No Irão, por exemplo, a grande maioria dos mulás xiitas opõe-se ao sufismo. Também, entre os sunitas, a imensa maioria dos ulemás está mais interessada na interpretação literal do Alcorão e nas suas correlações jurídicas do que nas especulações morais e metafísicas dos sufis, por eles consideradas suspeitas. Eis porque, face a tanta oposição, os seguidores do sufismo preferem manter-se na penumbra, trabalhando sem alarde e, sobretudo, sem fazer publicidade dos seus atos.
Por outro lado, o sufismo não é um movimento unitário. Cada instrutor sufi possui um grupo de discípulos atraídos pela reputação dos mestres. Estes admitem, no máximo, pertencerem a uma “confraria” fundada, por sua vez, por algum famoso “mestre sufi”, em tempos remotos.
A espiritualidade desenvolvida pela tradição sufi é, em muitos aspetos, bastante original. Na sua visão, a aproximação a Deus acontece por degraus. Primeiro, há que respeitar as leis do Alcorão, o que é só um degrau que não leva, necessariamente, à compreensão de Deus e do Mundo. As práticas ritualísticas não servem para nada, se não se conhece o seu significado secreto.
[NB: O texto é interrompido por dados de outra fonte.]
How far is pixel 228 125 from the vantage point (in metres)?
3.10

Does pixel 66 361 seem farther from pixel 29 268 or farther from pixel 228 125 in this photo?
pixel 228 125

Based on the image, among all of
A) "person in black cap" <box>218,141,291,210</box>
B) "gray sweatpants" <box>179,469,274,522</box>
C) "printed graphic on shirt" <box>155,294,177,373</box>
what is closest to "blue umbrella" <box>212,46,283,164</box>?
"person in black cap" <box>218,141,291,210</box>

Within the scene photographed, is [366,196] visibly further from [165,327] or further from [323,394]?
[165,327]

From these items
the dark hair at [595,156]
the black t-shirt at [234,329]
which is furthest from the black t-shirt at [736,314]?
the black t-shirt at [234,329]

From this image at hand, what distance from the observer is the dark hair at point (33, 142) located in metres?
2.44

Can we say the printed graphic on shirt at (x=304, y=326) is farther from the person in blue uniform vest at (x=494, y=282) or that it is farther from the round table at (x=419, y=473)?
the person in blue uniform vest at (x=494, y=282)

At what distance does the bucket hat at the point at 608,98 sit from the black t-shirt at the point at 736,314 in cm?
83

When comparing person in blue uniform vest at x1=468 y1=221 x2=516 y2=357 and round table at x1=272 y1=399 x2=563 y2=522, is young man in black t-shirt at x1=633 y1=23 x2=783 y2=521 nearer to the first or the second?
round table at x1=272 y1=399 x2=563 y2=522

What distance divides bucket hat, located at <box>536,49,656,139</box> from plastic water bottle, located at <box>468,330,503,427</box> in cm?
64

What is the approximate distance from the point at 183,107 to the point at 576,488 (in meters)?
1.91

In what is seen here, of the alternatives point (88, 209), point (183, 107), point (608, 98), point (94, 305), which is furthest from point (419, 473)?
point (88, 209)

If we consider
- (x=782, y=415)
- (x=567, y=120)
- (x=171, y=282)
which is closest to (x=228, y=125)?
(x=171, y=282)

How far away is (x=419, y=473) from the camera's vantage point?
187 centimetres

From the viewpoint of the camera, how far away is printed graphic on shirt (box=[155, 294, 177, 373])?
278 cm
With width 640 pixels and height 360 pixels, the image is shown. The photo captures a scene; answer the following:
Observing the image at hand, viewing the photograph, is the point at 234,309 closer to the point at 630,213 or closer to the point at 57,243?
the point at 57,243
Apenas com uma iniciação a pessoa obtém a possibilidade de ver através da aparência das coisas. Por exemplo, o homem é um microcosmo, no qual é possível encontrar a imagem do universo inteiro, o macrocosmo. Assim, para o sufismo, é natural que, ao nos aprofundarmos no conhecimento do homem, aprofundemos o nosso conhecimento de Deus. Uma coisa leva à outra.
De acordo como os sufis, toda a existência vem de Deus e apenas Deus é real. O Mundo criado é um reflexo do Divino: “O Universo é a sombra do Absoluto.” A habilidade para discernir a presença real de Deus por trás dos véus das coisas exige pureza de alma: “O homem é um espelho que, polido, reflete Deus.” O Deus que os sufis descobrem é, sobretudo, um Deus de Amor, e a via que leva a Ele é a via do Amor: “Aquele que conhece Deus ama-O; aquele que só conhece o Mundo afasta-se Dele.” “Se quiser ser livre, torne-se prisioneiro do Amor.”
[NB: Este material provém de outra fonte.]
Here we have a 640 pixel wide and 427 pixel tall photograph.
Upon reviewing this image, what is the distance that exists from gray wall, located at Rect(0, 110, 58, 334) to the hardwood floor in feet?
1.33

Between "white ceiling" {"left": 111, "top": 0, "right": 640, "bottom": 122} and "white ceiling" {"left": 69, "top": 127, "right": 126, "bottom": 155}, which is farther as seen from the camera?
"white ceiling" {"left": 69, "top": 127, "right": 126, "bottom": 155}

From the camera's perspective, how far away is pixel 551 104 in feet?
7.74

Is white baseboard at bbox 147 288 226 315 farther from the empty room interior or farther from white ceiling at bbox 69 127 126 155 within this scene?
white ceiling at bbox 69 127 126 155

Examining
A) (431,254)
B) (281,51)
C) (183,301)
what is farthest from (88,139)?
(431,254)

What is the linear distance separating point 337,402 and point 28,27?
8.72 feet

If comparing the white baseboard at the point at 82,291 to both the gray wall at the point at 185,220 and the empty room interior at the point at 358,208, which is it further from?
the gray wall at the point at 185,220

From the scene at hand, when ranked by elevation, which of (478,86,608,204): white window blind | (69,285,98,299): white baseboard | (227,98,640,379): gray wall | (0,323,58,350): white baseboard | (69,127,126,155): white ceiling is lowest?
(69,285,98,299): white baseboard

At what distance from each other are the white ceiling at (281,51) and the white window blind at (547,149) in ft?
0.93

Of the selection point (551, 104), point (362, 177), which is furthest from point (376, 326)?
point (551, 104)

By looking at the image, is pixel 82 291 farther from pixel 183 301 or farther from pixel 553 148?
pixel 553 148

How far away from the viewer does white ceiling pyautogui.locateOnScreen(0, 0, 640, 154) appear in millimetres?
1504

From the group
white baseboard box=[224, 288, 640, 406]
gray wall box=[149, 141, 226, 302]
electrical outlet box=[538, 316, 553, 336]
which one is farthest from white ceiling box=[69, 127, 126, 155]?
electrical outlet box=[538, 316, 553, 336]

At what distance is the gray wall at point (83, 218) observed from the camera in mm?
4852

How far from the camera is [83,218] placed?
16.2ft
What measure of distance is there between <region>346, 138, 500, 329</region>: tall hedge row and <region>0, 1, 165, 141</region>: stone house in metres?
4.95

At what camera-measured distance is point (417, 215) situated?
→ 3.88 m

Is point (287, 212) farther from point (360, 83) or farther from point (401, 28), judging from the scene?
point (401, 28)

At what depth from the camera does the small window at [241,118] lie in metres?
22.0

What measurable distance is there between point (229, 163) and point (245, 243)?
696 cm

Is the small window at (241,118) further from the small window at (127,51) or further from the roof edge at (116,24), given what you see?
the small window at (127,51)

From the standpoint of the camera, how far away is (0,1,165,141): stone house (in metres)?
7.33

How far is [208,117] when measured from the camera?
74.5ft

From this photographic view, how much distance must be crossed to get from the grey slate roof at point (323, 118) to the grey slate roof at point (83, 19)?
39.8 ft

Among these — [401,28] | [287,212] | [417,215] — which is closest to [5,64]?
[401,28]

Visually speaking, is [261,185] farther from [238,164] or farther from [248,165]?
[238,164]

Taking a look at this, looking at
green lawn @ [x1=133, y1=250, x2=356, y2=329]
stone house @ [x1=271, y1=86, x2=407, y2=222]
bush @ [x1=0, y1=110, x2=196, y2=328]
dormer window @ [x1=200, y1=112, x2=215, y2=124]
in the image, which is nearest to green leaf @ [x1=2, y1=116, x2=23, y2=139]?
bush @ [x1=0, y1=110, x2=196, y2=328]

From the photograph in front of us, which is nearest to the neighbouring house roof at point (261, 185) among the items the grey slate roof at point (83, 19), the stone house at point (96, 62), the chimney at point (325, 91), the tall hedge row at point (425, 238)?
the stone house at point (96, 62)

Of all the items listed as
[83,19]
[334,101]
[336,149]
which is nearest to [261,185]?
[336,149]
Ao postular valores como esses, o sufismo aproxima-se da mística cristã. Nesse sentido, é curioso observar as similaridades entre o sufismo e outras correntes filosóficas e religiosas.
Originariamente, o sufismo foi influenciado pelo pensamento pitagórico e pelo zoroastrismo, antiga religião da Pérsia. Os ritos de iniciação sufi, destinados a abrir no fiel a possibilidade do renascimento espiritual, são similares ao batismo cristão e têm claros pontos de encontro com o budismo, como na fórmula sufi: “O homem é não existente diante de Deus”.
A mesma diversidade e a mesma imaginação são encontradas nas diferentes técnicas espirituais do sufismo. Em algumas ordens sufis, como a dos dervixes, a busca de Deus por meio do simbolismo passa pela música e pela dança, que transcendem o pensamento. Noutras correntes sufis, o simbolismo é um exercício intelectual em que se medita a respeito do valor numérico das letras, como fazem os judeus cabalistas. Outras vezes, a prática consiste na interminável repetição da invocação dos nomes de Deus, como o fazem hinduístas e budistas, com os seus mantras.
O sufismo traz ao Islão dimensões poéticas e místicas impossíveis de serem encontradas nas análises intelectuais dos textos do Alcorão, feitas pelos exegetas islâmicos. Essa é uma das razões pelas quais muitos destes últimos procuram marginalizar o sufismo. É também a razão pela qual os sufis insistem em remontar as suas posturas ao profeta Maomé. Afirmam que Maomé recebeu, simultaneamente com o Alcorão, revelações esotéricas que expôs só a alguns dos companheiros. Assim, para ganharem mais autenticidade, quase todos os mestres sufis ligam os seus ensinamentos a uma longa linhagem de predecessores.
De qualquer modo, é inegável que os princípios do sufismo são todos baseados nas regras e ensinamentos do Alcorão e nas instruções deixadas por Maomé. Para um sufi, não há separação entre todas as formas criadas e o Criador. Se a maior parte das pessoas não percebe essa unidade fundamental, é por conta dos nafs, as impurezas de toda ordem que carregamos dentro de nós, e pelas limitadas ferramentas físicas, emocionais e mentais de que a Humanidade dispõe.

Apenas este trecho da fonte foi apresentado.